(Spatial question records)
— Begin —

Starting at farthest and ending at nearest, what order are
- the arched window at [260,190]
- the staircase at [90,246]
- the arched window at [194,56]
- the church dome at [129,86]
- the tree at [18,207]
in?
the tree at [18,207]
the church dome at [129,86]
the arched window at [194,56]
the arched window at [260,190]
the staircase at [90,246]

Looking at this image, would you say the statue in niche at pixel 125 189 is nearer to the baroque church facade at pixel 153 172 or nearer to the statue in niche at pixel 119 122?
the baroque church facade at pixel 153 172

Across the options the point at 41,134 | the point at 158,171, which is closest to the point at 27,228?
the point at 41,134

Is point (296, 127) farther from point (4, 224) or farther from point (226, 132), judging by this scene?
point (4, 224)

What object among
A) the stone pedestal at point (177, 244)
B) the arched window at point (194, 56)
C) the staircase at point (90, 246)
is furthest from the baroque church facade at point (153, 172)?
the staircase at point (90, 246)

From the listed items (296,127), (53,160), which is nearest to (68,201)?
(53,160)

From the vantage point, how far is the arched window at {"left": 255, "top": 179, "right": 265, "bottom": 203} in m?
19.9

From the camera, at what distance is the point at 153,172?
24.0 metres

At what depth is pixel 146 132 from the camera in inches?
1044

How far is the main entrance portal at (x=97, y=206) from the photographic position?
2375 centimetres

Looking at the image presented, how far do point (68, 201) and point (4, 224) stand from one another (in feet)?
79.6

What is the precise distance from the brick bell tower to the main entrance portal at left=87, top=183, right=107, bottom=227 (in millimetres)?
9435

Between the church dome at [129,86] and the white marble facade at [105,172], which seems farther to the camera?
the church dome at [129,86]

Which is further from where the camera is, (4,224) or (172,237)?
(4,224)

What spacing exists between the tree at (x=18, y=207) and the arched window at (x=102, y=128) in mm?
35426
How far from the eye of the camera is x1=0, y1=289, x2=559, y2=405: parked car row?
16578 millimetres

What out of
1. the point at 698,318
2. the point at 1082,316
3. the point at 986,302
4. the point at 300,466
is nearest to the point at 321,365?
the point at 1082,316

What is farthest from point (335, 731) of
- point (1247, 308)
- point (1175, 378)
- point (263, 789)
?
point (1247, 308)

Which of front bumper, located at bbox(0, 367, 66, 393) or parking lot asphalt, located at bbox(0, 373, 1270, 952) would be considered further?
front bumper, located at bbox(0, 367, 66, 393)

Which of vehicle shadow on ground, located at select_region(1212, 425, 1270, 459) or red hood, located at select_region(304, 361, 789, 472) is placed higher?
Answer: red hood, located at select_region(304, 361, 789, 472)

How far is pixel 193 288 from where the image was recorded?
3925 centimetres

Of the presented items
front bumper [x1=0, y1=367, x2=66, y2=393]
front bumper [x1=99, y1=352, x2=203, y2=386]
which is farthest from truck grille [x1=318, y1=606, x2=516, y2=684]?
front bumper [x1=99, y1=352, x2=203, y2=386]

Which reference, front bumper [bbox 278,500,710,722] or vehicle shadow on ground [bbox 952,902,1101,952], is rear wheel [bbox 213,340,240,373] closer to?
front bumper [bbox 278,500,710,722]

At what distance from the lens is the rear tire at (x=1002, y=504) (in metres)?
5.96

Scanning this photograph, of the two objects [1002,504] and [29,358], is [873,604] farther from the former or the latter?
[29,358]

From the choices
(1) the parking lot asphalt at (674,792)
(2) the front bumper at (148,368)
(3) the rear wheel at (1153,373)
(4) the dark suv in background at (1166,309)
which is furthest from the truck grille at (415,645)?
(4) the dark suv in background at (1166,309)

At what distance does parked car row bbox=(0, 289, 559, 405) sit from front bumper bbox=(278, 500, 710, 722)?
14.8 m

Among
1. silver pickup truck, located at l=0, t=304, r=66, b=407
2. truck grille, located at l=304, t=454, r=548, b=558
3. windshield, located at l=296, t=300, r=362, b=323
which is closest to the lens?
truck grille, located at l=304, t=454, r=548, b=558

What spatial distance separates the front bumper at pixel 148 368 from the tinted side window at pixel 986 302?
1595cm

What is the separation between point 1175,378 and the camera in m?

— End —

## Written problem
Put the records from the line containing "At what distance from" through the end of the records into a JSON list of strings, one string per line, leaving out blank lines.

## Expected output
[
  "At what distance from the lens is the rear tire at (x=1002, y=504) (in metres)?",
  "5.96",
  "Scanning this photograph, of the two objects [1002,504] and [29,358], is [873,604] farther from the former or the latter?",
  "[29,358]",
  "From the choices",
  "(1) the parking lot asphalt at (674,792)",
  "(2) the front bumper at (148,368)",
  "(3) the rear wheel at (1153,373)",
  "(4) the dark suv in background at (1166,309)",
  "which is furthest from the truck grille at (415,645)?",
  "(4) the dark suv in background at (1166,309)",
  "At what distance does parked car row bbox=(0, 289, 559, 405) sit from front bumper bbox=(278, 500, 710, 722)?",
  "14.8 m",
  "Among",
  "1. silver pickup truck, located at l=0, t=304, r=66, b=407",
  "2. truck grille, located at l=304, t=454, r=548, b=558",
  "3. windshield, located at l=296, t=300, r=362, b=323",
  "which is closest to the lens?",
  "truck grille, located at l=304, t=454, r=548, b=558",
  "What spatial distance separates the front bumper at pixel 148 368 from the tinted side window at pixel 986 302?",
  "1595cm",
  "What is the separation between point 1175,378 and the camera in m?"
]